Eileen Rachman yang telah berkecimpung di dunia konsultan sejak era generasi sebelum generasi lang-
gas (Eileen Rachman sering menjadi narasumber di majalah Intisari sejak era 1990-an seperti dalam artikel “Hiduplah Bersama Stress”, Intisari Oktober 1994) menjabarkan beberapa perbedaan itu.
“Perubahan yang mencolok dari karyawan milenial adalah soal bahasa dan sikap mental,” kata Eileen. Soal bahasa, tak bisa dipungkiri bahwa setiap generasi akan melahirkan bahasa mereka sendiri. Dulu kita mengenal bahasa prokem. Kini, muncul bahasa generasi langgas yang beberapa katanya muncul di label botol air kemasan.
Dalam hal sikap mental, Firdaus Putra, HC, direktur Kopkun Institute sekaligus Peneliti Lembaga Studi Pengembangan Perkoperasian Indonesia (LSP2I), dalam kolomnya di Kompas.com menyinggung soal bangunan sikap mental generasi langgas yang belum kokoh. Ia menilai hal itu sebagai sebuah ironi karena justru mereka hidup di zaman yang berlimpah ruah
( abundance). Di zaman abundance ini berbagai kecakapan dengan mudah diperoleh.

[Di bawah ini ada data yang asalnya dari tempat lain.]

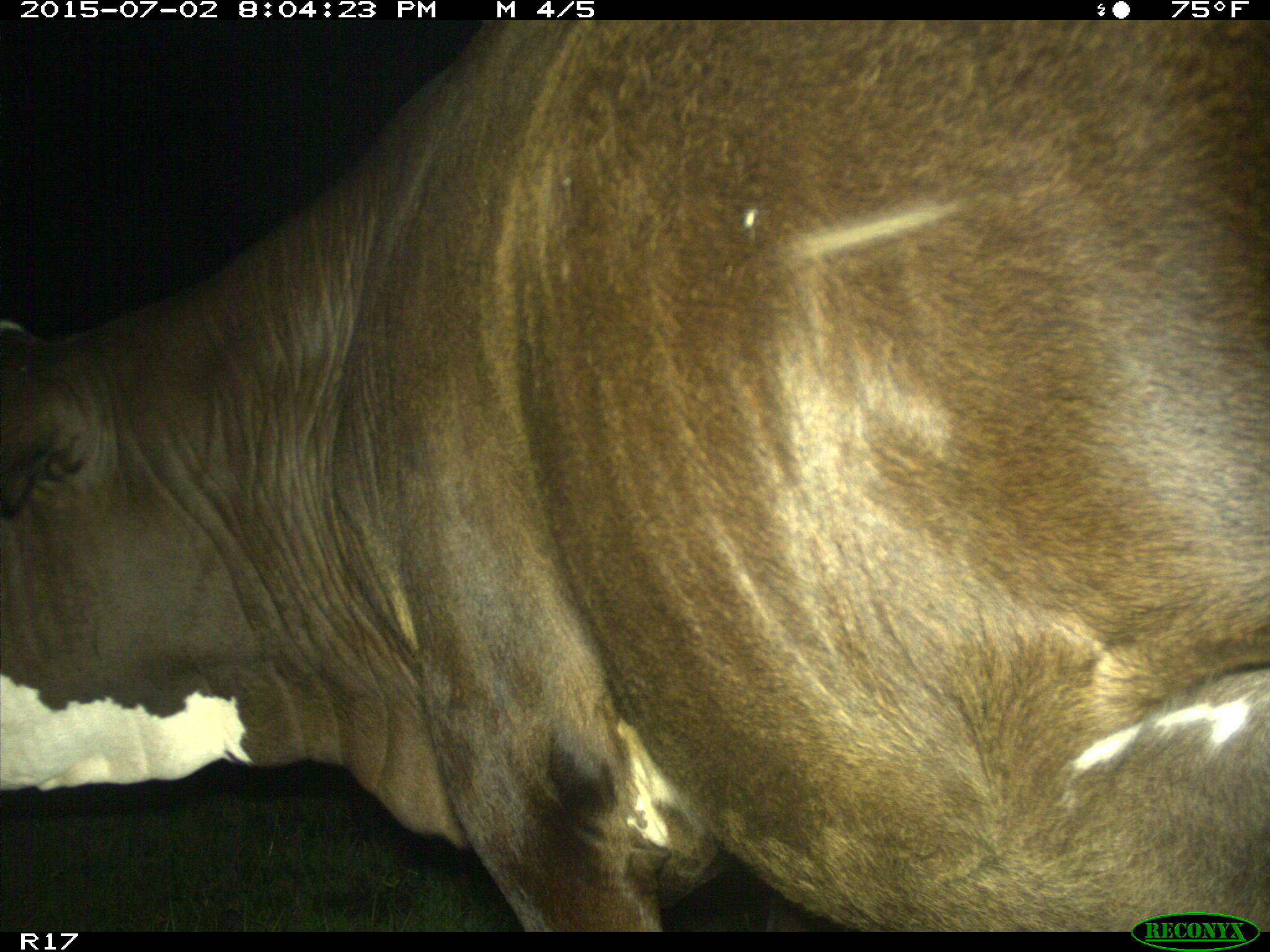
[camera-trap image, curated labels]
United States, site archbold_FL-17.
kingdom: Animalia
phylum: Chordata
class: Mammalia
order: Artiodactyla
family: Bovidae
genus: Bos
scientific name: Bos taurus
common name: domestic cow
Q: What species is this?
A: Bos taurus (domestic cow).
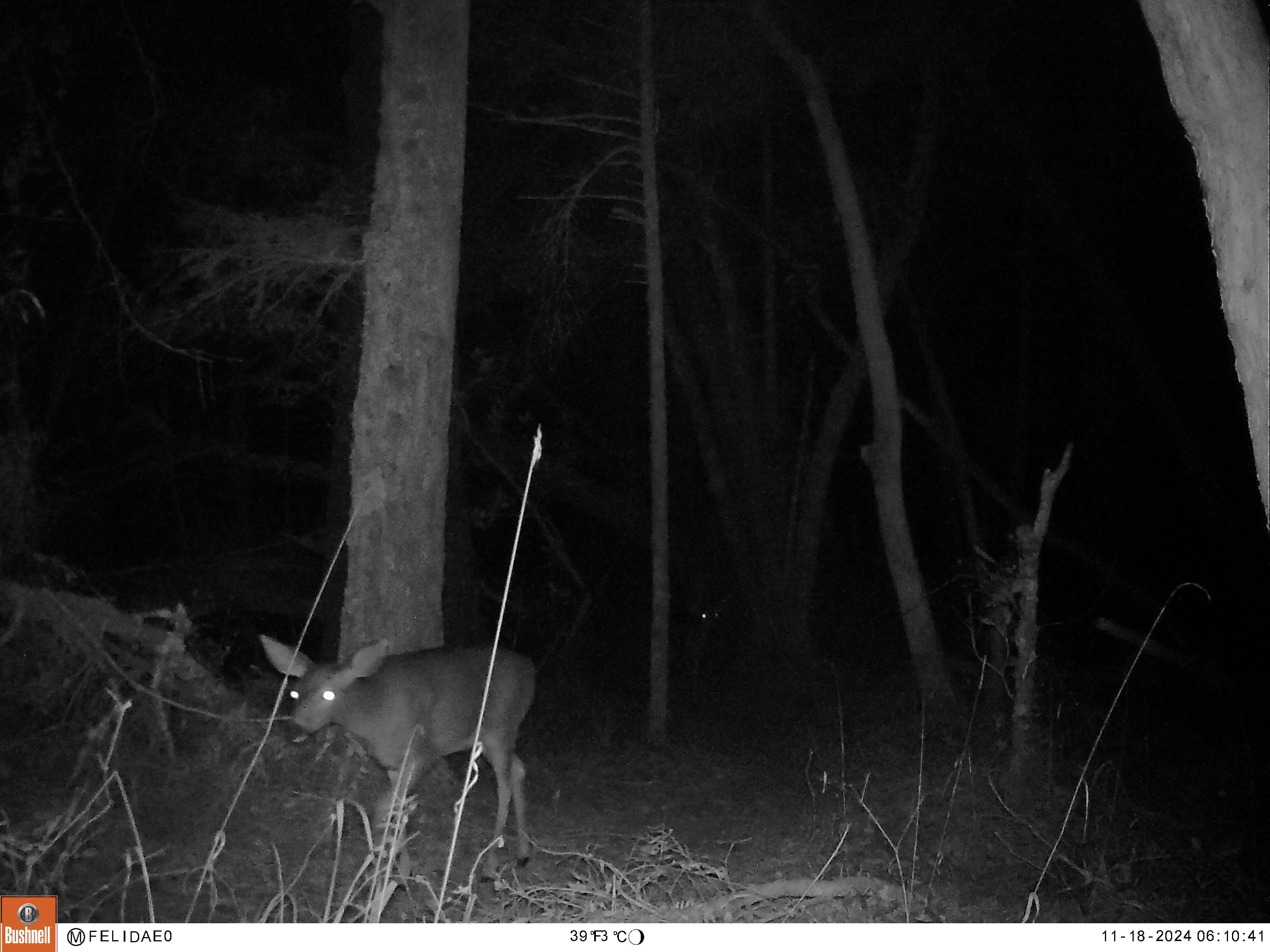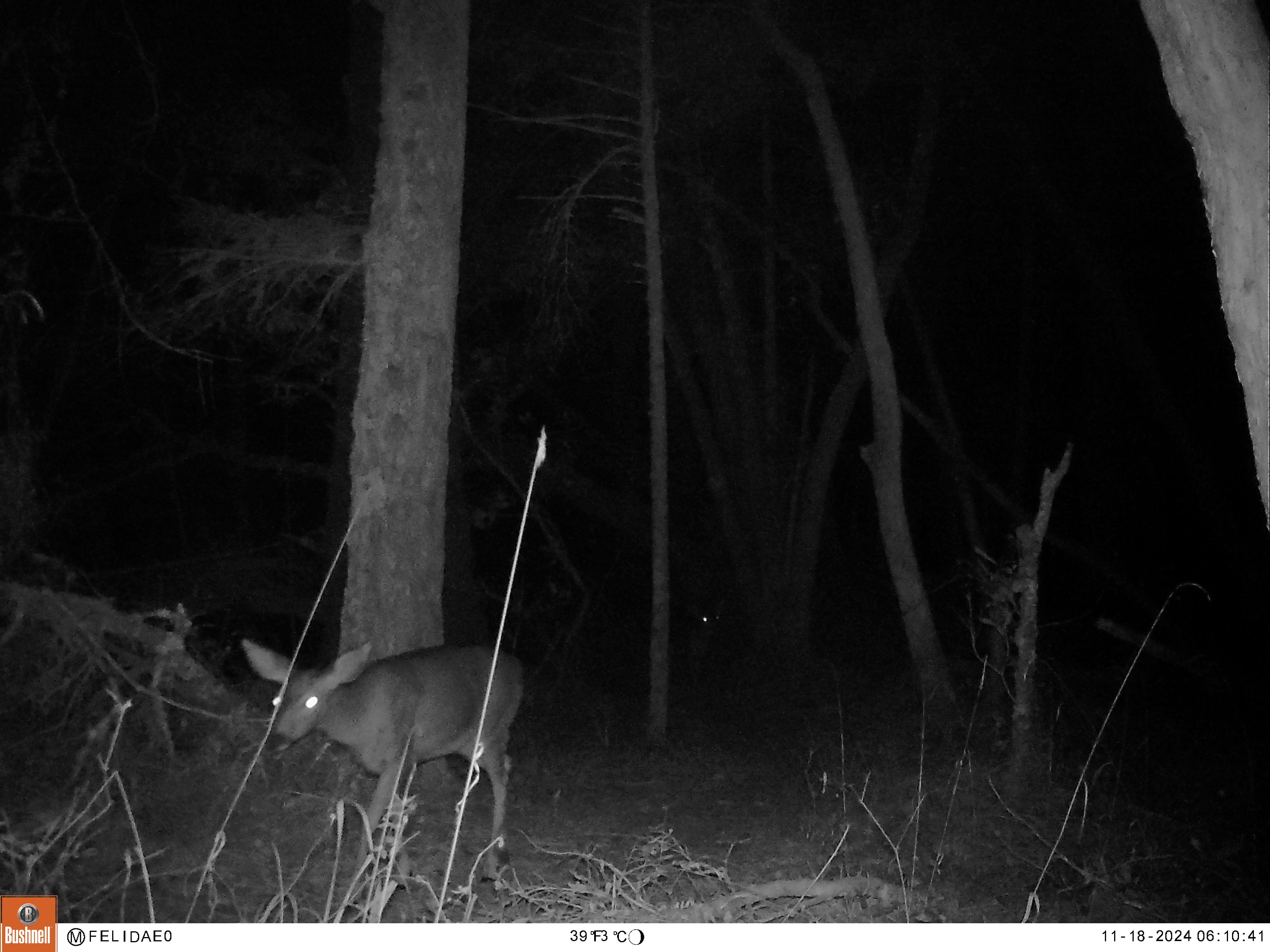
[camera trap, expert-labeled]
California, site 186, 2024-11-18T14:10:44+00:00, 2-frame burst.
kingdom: Animalia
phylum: Chordata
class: Mammalia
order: Artiodactyla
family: Cervidae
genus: Odocoileus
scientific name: Odocoileus hemionus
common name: mule deer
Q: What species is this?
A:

Generasi langgas dinilai Firdaus tak mampu memanfaatkan zaman dengan koneksi begitu tinggi pada saat ini. Sebagai contoh, mereka sulit berkonsentrasi mengerjakan suatu hal. Karena bosan, ia langsung berpindah ke gawainya.
Lambat laun pekerjaan terbengkalai. Kerapnya mengakses media sosial agar tak merasa kudet ( kurang update) juga mengindikasikan tingkat durabilitas generasi langgas yang rendah. Sedikit bosan atau suntuk, langsung pindah ke aktivitas lain.
Akan tetapi Eileen melihat, sebagai tenaga kerja, generasi langgas ini punya kreativitas. Begitu juga dengan data dan fakta yang mereka kemukakan lebih bagus dari generasi sebelumnya. Mereka lebih terampil mengolah data. Hanya saja kadang-kadang pasar belum bisa merespon perubahan ini.
Generasi langgas memang menginginkan gaya manajemen dan budaya kerja yang sangat berbeda dengan generasi sebelumnya yang
memenuhi kebutuhan mereka. Selain itu, milenial juga ambisius dan memiliki tujuan yang jelas. Mereka dinilai tidak nyaman dengan hierarki atau struktur perusahaan yang kaku dan mematikan kreativitas.
Dalam pidato peringatan 90 tahun Sumpah Pemuda, Presiden Joko Widodo juga mengungkapkan pentingnya kreativitas ini – dan juga persatuan – sebagai kata kunci untuk kemajuan bangsa. “Negara ini bisa memenangi persaingan, dengan catatan pem- bangunan manusia harus diberikan prioritas, digarap maksimal agar bonus demografi bisa membawa kemajuan bagi Indonesia,” ujarnya.
Bidang TI tumbuh pesat
Karena belum “serasinya” antara generasi langgas sebagai tenaga kerja dan perusahaan sebagai tempat kerja, maka generasi langgas harus bijaksana dalam menyikapi sifat mudah bosannya tadi. Menurut Eileen, tantangan perusahaan saat ini adalah bagaimana mampu membuat anak-anak langgas ini berkreasi.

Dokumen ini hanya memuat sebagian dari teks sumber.